Beginning in 1989, the IMF took formal steps to coordinate its technical assistance

policies and cooperate with other multilateral and bilateral agencies to minimize

conflicting advice and redundant activities. It also began to explore ways of

complementing its own resources through various financing arrangements with other

technical assistance providers. The cooperation has led to a more integrated

approach to the planning and implementation of technical assistance. There are now

comprehensive multiyear programs of technical assistance that are being

implemented with the United Nations Development Program (UNDP), the World

Bank, and the European Union. The Japanese government has continued to make

annual contributions to the IMF technical assistance and scholarship programs.

Membership and Quotas

The IMF is comprised of the 187 member countries of the United Nations and

Kosovo. Notably, non-members include North Korea, Andorra, Monaco,

Liechtenstein, Nauru, Cook Islands, Niue, Vatican City and other states with limited

recognition. All members participate directly and are represented by a 24 member

executive board. Upon joining, each member of the IMF is assigned a quota, which

is roughly based on its relative size in the world economy (based on factors such as

GDP, current account transactions and official reserves). These quotas sometimes

need to be altered, to reflect changing global economic realities, as happened during

the recent financial crisis. A member's quota will determine its subscription,its voting

weight, access to IMF funding, and allocation of "Special Drawing Rights" ("SDR")

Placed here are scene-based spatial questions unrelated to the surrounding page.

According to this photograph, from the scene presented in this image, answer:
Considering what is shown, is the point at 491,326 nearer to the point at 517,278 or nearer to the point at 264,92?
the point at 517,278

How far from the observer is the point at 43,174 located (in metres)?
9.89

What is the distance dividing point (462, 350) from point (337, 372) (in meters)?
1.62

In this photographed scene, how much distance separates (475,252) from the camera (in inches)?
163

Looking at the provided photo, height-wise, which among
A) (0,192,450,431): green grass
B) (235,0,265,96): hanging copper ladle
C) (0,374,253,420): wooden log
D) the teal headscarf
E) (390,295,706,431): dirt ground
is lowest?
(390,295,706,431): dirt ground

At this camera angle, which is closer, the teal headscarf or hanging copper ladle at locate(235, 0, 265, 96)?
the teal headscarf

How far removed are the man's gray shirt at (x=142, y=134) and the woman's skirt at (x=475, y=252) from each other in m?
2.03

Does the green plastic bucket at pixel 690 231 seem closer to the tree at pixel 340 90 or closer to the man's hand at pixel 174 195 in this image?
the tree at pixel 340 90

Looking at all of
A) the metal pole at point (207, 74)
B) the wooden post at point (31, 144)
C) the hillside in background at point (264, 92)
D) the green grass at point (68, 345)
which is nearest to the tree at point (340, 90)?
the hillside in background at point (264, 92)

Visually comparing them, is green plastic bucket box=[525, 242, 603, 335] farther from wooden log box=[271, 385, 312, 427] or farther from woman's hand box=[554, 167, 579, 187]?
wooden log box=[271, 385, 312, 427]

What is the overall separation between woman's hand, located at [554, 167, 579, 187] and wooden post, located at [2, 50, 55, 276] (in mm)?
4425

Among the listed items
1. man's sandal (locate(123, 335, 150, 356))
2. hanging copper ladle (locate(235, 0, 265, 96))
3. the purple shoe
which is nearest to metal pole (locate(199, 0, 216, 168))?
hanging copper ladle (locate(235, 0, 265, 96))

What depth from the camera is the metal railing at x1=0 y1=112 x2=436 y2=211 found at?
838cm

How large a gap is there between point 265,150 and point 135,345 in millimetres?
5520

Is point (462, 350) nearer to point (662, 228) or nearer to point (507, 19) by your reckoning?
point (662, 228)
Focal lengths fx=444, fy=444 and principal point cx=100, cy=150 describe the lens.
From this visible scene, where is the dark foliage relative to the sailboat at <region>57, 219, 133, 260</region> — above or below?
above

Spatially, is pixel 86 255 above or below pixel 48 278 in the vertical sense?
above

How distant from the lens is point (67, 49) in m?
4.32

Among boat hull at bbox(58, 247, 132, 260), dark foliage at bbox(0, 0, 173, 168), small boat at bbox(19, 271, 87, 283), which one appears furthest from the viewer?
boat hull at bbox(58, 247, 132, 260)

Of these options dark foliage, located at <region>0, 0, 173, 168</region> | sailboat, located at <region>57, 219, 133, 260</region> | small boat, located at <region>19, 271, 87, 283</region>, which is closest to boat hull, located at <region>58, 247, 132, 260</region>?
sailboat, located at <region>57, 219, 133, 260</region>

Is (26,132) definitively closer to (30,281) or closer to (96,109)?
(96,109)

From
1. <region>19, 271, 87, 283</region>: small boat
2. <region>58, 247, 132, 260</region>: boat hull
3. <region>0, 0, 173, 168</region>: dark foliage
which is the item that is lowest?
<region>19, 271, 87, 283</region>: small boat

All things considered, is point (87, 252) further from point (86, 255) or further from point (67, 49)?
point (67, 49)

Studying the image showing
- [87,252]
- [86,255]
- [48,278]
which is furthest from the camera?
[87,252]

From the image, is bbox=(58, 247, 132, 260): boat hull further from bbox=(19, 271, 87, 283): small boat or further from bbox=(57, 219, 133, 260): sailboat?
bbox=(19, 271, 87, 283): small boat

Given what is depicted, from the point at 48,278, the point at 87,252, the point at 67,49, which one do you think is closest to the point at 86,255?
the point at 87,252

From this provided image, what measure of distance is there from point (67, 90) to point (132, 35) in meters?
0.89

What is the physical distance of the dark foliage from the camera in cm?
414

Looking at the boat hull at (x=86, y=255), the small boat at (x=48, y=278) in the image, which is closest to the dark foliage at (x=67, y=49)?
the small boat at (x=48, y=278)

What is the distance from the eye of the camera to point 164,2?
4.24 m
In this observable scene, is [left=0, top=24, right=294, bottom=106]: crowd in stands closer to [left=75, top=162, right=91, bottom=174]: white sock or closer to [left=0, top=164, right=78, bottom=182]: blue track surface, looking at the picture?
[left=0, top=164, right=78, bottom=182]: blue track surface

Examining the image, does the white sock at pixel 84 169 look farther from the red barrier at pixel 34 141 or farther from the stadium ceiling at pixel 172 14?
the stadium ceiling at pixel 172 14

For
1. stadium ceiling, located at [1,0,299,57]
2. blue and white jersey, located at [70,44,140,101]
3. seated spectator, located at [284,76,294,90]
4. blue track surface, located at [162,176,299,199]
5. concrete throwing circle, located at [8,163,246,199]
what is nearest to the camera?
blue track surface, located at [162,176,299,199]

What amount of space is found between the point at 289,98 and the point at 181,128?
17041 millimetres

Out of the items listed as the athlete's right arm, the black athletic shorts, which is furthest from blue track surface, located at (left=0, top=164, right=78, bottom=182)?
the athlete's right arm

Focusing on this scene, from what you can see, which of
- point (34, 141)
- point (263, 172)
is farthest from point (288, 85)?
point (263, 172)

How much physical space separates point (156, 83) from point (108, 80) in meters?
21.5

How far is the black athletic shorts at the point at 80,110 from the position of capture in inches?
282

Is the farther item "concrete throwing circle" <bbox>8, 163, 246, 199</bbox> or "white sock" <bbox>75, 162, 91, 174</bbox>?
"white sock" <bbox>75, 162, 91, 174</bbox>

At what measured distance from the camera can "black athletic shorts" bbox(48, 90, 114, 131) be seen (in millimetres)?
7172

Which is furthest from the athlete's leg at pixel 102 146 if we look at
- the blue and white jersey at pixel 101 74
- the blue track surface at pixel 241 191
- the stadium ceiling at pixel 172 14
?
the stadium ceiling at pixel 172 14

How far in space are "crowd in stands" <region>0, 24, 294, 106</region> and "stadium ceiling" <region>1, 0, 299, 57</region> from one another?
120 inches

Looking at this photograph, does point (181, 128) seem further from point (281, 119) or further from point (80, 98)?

(the IMF's own unit of account).

Currently the USA has the largest share of quota, equalling 16.77% of the total

votesavailable; it is thus the only country able to veto member decisions on its own

(member decisions require an 85% majority). In contrast, India (with a population

three times as large as the USA) has 2.34% of the votes; this distinction has

prompted many to argue that the quota system should be reformed.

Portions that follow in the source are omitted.